- [Extract]
Thursday, September 7, 2017

Groundhogs Need Not Apply

I had no idea, when we bought this place in 2002, about the destructive potential of groundhogs.  One determined groundhog can tunnel and undermine just about anything.  The damage can be catastrophic.  The old well in our backyard is a good example.

The stone part of the well is from the 1960s renovation of our house.  The brick-lined hand-dug well underneath this is original.


The upper stone part of the well is at this cock-eyed angle because former owners of our property allowed a groundhog to burrow and live underneath it.  Over time, the ground shifted because of the voids of the tunnels and den spaces, and this was the result.  We filled the burrow to the best of our ability, and the well is mostly stable now, but it will never be right again.

Because of the potential for destruction of structures, I do not allow groundhogs to set up housekeeping on our property.  When I see one, I catch it with my trusty live-capture trap (baited with apple), then I give the trap to my neighbor and I don't ask questions.

Representative groundhog photo.


Every year, an enterprising groundhog tries to live under our pavilion.  I trap the groundhogs when I see them, and do what I can to refill in the hole.  Because of its awkward location, complete abatement has been difficult.  (The pavilion is only about one to two feet off the ground, on its sloping site.  Not enough space to get underneath to work, and can't completely reach the groundhog hole to fill it.)  It's not long before another groundhog comes along, does the necessary renovations, and moves on in.

Ruby keeps watch.  See the groundhog?


Last week, my husband and I began a project to (hopefully) get rid the pavilion of the groundhog excavations forever.  It's a multi-stage plan, all of which was difficult and dirty work.

Step One:  Trap current groundhog.  Done.

Step Two:  Fill in the groundhog crater.  This particular spot under the pavilion is where there was once a brick-lined septic tank.  It was filled by prior owners, and topped by this handy make-shift cover.  We filled again when we built the pavilion, and put the cover back into place.

Photo of the septic tank from 2008, during pavilion construction.


This was covering the septic tank hole when we moved here.   


See how the groundhogs dug underneath the sign and into the septic tank space?


Here is a 'before' photo from my files, showing what the pavilion looks like with its steps.  The groundhog hole is to the left of the steps, about three feet in.

- [Instruction A]
In the entries below, set down again, unchanged, the lines from the one containing "Looking at the options" up to and including the one containing "2.24 meters".

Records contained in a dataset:
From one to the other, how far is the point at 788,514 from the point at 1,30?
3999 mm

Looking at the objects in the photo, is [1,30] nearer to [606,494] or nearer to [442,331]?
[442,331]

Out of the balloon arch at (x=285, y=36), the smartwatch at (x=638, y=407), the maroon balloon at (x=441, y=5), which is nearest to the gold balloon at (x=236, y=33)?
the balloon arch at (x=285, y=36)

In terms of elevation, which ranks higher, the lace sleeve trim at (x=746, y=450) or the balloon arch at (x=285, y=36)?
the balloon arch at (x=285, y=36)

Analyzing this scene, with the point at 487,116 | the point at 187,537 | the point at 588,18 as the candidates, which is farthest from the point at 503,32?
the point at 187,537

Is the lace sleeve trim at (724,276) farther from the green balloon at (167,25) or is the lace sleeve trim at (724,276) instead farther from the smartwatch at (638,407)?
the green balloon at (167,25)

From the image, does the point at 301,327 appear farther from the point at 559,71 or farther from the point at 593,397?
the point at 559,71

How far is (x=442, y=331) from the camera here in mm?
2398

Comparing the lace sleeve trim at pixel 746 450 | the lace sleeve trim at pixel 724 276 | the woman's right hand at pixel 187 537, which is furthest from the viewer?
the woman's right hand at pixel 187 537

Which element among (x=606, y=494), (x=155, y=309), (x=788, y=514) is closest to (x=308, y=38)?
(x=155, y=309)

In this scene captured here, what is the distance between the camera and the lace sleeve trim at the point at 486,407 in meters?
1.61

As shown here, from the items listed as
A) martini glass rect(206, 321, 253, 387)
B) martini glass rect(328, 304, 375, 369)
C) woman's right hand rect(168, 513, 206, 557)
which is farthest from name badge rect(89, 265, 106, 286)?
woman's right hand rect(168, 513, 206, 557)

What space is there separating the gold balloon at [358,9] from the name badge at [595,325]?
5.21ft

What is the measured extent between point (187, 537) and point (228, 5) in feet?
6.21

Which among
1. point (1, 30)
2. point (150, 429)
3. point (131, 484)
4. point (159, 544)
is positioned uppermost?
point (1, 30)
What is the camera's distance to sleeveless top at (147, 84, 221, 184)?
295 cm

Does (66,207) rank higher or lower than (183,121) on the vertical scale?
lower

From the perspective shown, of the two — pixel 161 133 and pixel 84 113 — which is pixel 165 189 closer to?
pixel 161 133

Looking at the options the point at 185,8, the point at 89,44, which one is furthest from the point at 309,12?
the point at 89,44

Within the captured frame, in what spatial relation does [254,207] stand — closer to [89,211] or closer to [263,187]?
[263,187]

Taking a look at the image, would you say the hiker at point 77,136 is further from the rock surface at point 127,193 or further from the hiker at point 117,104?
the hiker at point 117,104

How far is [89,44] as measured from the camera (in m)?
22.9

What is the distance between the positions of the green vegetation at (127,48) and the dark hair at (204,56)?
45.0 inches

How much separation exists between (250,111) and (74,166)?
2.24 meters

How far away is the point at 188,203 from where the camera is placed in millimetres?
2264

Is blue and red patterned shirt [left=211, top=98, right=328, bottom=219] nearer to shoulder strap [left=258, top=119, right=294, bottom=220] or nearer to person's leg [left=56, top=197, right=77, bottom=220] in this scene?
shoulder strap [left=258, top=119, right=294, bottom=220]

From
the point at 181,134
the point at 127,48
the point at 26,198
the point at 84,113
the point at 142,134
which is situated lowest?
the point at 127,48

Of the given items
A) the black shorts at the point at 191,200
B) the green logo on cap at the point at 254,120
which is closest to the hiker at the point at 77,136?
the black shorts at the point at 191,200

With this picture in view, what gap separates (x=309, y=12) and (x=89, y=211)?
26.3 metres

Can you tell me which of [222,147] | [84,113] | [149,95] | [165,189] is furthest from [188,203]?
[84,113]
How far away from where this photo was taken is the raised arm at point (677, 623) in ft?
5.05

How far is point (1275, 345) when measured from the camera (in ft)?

- [Instruction B]
For each statement, say yes or no depending on whether the groundhog post agrees with it, and quote the words from the post that settle it: (i) The well became tilted because a groundhog was allowed to live under it by former owners. (ii) The live-capture trap is baited with carrots. (iii) The pavilion stands about five feet off the ground.

- [Answer A]
Looking at the options the point at 185,8, the point at 89,44, which one is furthest from the point at 309,12?
the point at 89,44

Within the captured frame, in what spatial relation does [254,207] stand — closer to [89,211] or closer to [263,187]?
[263,187]

Taking a look at the image, would you say the hiker at point 77,136 is further from the rock surface at point 127,193 or further from the hiker at point 117,104?
the hiker at point 117,104

How far is [89,44] as measured from the camera (in m)?
22.9

What is the distance between the positions of the green vegetation at (127,48) and the dark hair at (204,56)?
45.0 inches

How much separation exists between (250,111) and (74,166)?
2.24 meters

- [Answer B]
(i) Yes: "former owners of our property allowed a groundhog to burrow and live underneath it"
(ii) No: "baited with apple"
(iii) No: "The pavilion is only about one to two feet off the ground"